Este nuevo número del Newsletter del CNRS Río, Brasil y Cono Sur, al igual que los anteriores, da cuenta de las actividades de investigación que se realizan en la región, destacando su gran riqueza y diversidad temática, institucional y geográfica. Para los investigadores, siempre es interesante entablar colaboraciones con socios extranjeros para complementar enfoques; tener acceso a diferentes campos, materiales o instrumentos; intercambiar prácticas, métodos o, incluso, para construir de forma conjunta una escuela de pensamiento. Pero, más allá de los motivos específicos, lo que más se comparte es el entusiasmo, la creatividad… y el trabajo.

En estos tiempos de crisis en los que el fuego arrasa con los museos, o los presupuestos de las instituciones científicas y académicas sufren crueles recortes presupuestarios, las asociaciones sólidas que se mantienen en la región son aún más valiosas y contribuyen a salvaguardar las colaboraciones establecidas y la búsqueda de avances científicos. En estas condiciones, es crucial que los científicos dialoguen más y mejor con la sociedad. Este es precisamente el objetivo que motivó el “Grafiti de la ciencia”, un mural de 240 m2 dedicado a la ciencia, producido por el Centro Brasileño de Investigación Física (CBPF) en Brasil, y en el que el arte desempeña un papel de mediación maravilloso.

Las numerosas colaboraciones científicas que el CNRS promueve en la región contribuyen al estudio de la biodiversidad, el desarrollo sostenible y la transición energética. La sección “Los investigadores tienen la palabra” da testimonio de estos aportes. En ella se presentan, por un lado, un novedoso estudio dedicado al sentido del gusto de las abejas, y por otro, una investigación sobre las problemáticas vinculadas al control de las quemas en contextos de agricultura mixta en zonas protegidas de las sabanas brasileñas. En materia de ciencias del clima, se da a conocer la colaboración franco-argentina UMI IFAECI y, en materia de biodiversidad, el simposio organizado en junio en Manaos por las academias de ciencias francesa y brasileña. En cuanto al problema energético, se destaca la misión prospectiva de LAAS y LAPLACE sobre “Energía y tecnologías convergentes”, organizada en marzo en Río de Janeiro en forma de dos talleres que reunieron también a investigadores de Chile y Colombia.
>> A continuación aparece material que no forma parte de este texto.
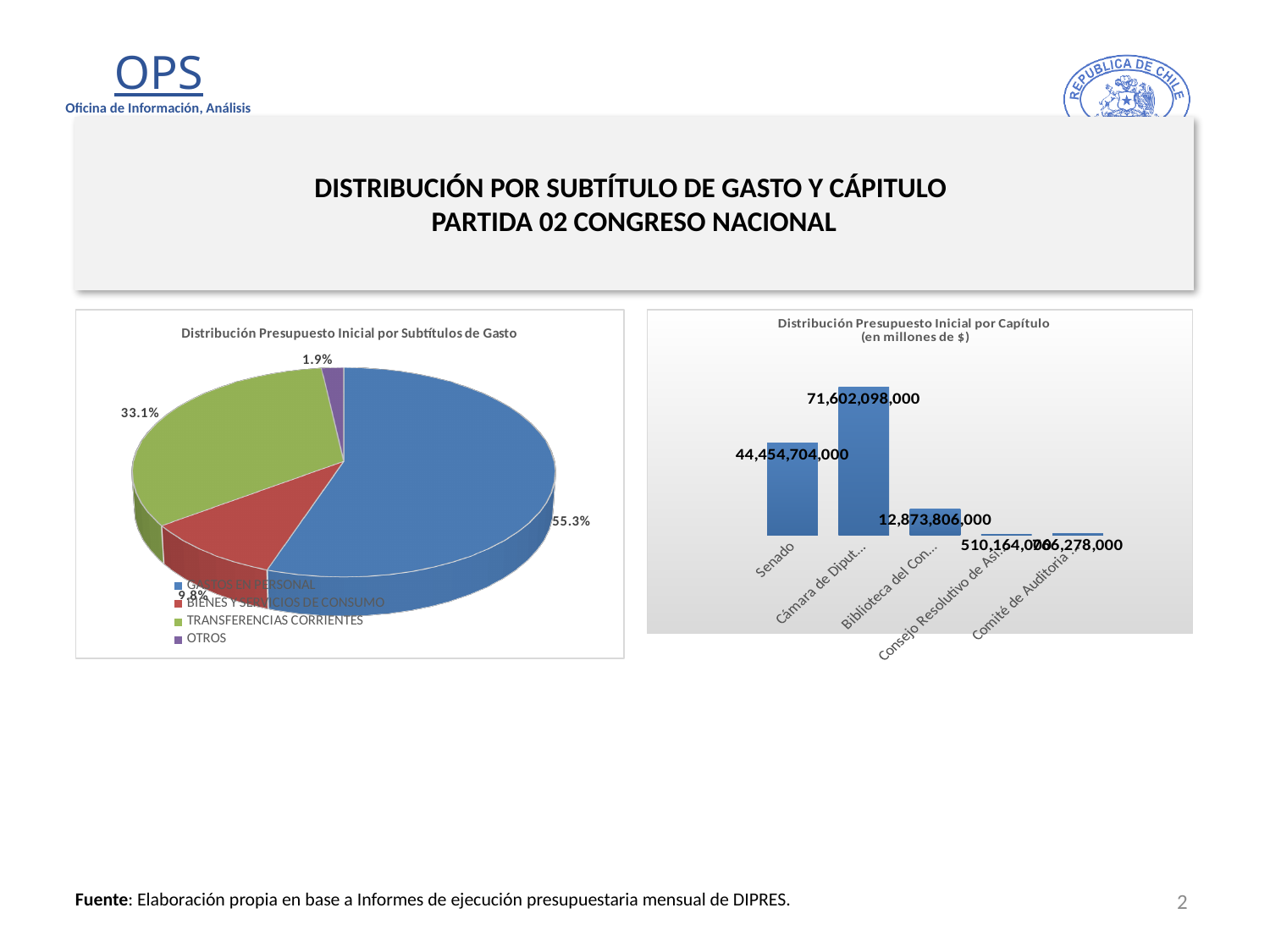
In the bar chart on the right, what is the difference between the values for Senado and Biblioteca del Con...? 31,580,898,000 In the pie chart on the left, how many percentage points larger is GASTOS EN PERSONAL than TRANSFERENCIAS CORRIENTES? 22.2% In the pie chart on the left, what percentage is shown for TRANSFERENCIAS CORRIENTES? 33.1% In the bar chart on the right, which category has the highest value? Cámara de Diput... In the pie chart on the left, which category has the largest slice? GASTOS EN PERSONAL In the pie chart on the left, what percentage is shown for OTROS? 1.9% What kind of chart is 'Distribución Presupuesto Inicial por Capítulo'? bar chart In the pie chart 'Distribución Presupuesto Inicial por Subtítulos de Gasto', what share does GASTOS EN PERSONAL have? 55.3% In the bar chart 'Distribución Presupuesto Inicial por Capítulo', what is the value for Senado? 44,454,704,000 How many entries does the legend of the pie chart on the left list? 4 In the bar chart on the right, how many categories are shown? 5 In the pie chart on the left, which category has the smallest slice? OTROS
En este número se presentan además algunos laboratorios internacionales del CNRS en la región (de los 34 activos en 2018): arqueología, historia y antropología de los sistemas mineros en el desierto de Atacama en Chile; “Materia, estructura y dinámica” en física, en la Universidad de Chile; y el seminario de lanzamiento de LIA en física subatómica en São José dos Campos, Brasil. La visita a Chile de Antoine Petit en abril, flamante presidente del CNRS, permitió subrayar la importancia de los vínculos con nuestros principales socios en ese país: la Universidad de Chile, la PUC de Santiago y la ESO. Finalmente, en la sección “Todo un programa” se da a conocer el programa bilateral CNRS-FAPESP, que ha financiado casi 90 proyectos de investigación conjunta desde 2004.